AFP - Des perquisitions sont menées mardi à Paris et Nice - tel que mentionné au cours de notre précédent article - dans une enquête sur des « soupçons de corruption et de favoritisme » autour de cadeaux offerts par l’artiste Richard Orlinski au maire Horizons de Nice Christian Estrosi, a indiqué une source judiciaire.
Selon cette source, le parquet national financier (PNF) a ouvert une enquête préliminaire en septembre pour corruption et favoritisme, « susceptible de mettre en cause notamment Christian Estrosi et Richard Orlinski ».
En mars 2024, Mediapart avait indiqué que M. Orlinski avait offert à plusieurs édiles niçois ou parisiens des oeuvres d’art signées de lui, au moment où il bénéficiait dans ces villes d’expositions.
La procédure est entre les mains des enquêteurs financiers de l’Oclciff, a précisé la source judiciaire.

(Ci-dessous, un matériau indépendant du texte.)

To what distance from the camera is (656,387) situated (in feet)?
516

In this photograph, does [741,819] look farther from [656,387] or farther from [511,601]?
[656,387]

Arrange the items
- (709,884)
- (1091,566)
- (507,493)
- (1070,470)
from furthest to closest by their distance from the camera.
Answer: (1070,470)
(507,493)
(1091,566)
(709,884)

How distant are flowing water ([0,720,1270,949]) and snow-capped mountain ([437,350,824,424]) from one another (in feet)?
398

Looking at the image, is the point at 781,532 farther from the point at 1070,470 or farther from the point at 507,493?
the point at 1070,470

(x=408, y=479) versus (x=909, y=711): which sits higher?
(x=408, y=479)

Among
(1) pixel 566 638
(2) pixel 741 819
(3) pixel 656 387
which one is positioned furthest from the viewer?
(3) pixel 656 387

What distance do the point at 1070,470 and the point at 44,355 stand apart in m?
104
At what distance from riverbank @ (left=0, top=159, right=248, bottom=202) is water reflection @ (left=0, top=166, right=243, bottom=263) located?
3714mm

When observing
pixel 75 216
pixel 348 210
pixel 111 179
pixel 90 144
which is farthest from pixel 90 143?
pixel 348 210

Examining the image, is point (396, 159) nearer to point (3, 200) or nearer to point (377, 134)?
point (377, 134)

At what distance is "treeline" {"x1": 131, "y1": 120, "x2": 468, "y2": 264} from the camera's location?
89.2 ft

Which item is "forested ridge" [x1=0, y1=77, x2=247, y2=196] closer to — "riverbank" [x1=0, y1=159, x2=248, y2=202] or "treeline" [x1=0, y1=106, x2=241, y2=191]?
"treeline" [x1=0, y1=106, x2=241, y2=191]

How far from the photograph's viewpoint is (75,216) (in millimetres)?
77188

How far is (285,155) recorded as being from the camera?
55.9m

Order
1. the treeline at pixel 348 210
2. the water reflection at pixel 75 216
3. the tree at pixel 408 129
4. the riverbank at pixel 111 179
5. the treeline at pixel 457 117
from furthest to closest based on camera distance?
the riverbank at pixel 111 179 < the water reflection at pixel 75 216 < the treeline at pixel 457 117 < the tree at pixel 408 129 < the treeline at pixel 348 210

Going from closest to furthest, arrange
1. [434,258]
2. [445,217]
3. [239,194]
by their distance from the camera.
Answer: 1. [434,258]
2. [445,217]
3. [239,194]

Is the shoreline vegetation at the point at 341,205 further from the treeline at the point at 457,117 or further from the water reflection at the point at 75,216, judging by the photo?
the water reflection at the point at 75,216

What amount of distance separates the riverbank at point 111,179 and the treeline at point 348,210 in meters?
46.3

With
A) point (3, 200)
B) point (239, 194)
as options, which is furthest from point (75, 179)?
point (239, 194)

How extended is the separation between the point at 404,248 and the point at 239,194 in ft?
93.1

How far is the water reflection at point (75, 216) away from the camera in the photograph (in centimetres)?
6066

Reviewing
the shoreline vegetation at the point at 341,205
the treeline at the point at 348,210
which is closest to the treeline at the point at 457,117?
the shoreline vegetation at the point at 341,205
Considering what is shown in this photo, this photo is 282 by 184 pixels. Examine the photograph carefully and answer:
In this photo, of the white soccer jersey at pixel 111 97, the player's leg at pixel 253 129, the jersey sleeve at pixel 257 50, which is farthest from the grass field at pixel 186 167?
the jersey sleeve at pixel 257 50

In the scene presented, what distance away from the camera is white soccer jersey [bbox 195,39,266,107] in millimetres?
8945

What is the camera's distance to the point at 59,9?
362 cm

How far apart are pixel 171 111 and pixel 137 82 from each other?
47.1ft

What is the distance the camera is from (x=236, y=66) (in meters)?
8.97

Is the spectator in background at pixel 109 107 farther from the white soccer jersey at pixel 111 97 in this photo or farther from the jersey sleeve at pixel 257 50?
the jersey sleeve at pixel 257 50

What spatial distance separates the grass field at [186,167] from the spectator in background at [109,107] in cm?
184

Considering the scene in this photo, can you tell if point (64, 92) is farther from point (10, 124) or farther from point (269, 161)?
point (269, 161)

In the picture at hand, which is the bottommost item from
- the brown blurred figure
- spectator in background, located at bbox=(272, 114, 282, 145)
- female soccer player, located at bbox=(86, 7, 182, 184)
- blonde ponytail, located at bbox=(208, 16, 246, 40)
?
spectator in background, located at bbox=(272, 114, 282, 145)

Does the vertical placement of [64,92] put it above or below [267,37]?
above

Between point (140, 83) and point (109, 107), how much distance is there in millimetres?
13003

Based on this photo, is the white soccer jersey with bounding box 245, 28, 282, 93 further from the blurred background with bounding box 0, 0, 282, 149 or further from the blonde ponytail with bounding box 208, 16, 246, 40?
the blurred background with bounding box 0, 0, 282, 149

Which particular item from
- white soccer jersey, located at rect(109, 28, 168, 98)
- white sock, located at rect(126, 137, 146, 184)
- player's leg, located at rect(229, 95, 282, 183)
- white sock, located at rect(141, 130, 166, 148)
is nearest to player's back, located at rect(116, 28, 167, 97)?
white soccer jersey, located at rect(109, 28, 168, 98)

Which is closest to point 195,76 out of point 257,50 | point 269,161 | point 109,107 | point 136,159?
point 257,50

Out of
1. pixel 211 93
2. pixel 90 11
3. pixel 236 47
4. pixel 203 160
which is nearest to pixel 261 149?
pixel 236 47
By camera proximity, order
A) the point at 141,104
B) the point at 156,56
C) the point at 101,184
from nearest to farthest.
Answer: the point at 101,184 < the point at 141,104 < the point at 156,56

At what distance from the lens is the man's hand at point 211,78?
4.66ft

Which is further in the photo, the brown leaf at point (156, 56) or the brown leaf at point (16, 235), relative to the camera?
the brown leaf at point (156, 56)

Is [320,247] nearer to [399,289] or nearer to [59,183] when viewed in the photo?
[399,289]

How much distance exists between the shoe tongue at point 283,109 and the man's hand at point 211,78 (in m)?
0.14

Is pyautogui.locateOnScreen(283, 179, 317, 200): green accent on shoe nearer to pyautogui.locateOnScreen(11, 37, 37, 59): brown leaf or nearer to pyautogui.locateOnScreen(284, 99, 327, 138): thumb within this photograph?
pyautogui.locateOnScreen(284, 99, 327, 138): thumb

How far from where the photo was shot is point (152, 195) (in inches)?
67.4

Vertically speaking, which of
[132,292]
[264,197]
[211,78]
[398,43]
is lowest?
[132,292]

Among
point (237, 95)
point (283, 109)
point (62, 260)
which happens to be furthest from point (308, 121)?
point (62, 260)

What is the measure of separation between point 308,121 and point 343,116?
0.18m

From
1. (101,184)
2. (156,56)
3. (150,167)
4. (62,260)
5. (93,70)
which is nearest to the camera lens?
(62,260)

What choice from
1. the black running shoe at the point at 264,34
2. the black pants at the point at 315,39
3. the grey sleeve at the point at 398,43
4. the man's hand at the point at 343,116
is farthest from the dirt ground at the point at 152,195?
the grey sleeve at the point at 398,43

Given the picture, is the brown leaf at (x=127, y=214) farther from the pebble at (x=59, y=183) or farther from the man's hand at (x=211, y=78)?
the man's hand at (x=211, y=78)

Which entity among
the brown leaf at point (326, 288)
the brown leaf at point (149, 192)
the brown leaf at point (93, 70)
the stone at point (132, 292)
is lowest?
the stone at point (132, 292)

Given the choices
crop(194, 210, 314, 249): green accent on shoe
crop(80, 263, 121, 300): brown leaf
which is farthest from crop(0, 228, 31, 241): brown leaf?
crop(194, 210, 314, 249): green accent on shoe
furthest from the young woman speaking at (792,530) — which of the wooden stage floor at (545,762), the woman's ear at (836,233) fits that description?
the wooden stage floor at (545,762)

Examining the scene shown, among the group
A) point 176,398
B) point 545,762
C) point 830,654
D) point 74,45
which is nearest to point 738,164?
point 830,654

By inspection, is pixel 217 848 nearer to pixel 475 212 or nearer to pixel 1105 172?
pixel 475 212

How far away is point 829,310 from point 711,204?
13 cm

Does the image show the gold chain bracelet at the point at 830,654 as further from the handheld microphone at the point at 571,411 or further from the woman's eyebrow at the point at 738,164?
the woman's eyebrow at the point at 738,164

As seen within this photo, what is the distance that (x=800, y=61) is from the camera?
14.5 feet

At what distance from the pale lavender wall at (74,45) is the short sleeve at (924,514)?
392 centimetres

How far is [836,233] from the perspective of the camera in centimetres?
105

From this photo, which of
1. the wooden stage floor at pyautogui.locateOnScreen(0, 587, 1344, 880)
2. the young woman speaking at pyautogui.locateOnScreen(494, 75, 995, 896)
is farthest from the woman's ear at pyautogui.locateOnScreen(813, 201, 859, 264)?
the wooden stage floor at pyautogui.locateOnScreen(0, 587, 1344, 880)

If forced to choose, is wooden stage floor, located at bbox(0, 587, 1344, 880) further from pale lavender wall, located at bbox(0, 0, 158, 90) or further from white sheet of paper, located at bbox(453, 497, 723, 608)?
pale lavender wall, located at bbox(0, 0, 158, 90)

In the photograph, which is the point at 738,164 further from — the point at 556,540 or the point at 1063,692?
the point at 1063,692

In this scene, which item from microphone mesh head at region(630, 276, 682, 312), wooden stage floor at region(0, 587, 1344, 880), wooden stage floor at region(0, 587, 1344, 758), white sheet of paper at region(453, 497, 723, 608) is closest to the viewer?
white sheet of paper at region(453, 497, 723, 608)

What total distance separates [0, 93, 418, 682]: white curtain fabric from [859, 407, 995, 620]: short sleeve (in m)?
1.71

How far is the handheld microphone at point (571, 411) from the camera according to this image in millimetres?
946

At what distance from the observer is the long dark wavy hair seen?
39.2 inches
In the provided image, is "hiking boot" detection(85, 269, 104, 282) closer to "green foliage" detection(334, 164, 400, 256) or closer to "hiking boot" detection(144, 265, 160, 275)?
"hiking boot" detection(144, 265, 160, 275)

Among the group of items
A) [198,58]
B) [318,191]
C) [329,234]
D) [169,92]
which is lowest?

Confirmant partiellement des informations de la presse régionale, la source judiciaire a indiqué à l’AFP que « des perquisitions sont réalisées ce jour notamment au sein des sociétés de l’artiste », à Paris, « ainsi que dans les locaux de la mairie de Nice et de l’agglomération. »
Selon deux sources proches du dossier, ces perquisitions visent également les domiciles de Richard Orlinski et de Christian Estrosi.
Sollicités mardi par l’AFP, les avocats de Richard Orlinski, Mes Robin Binsard et Patrick Klugman, n’ont pas souhaité s’exprimer à ce stade.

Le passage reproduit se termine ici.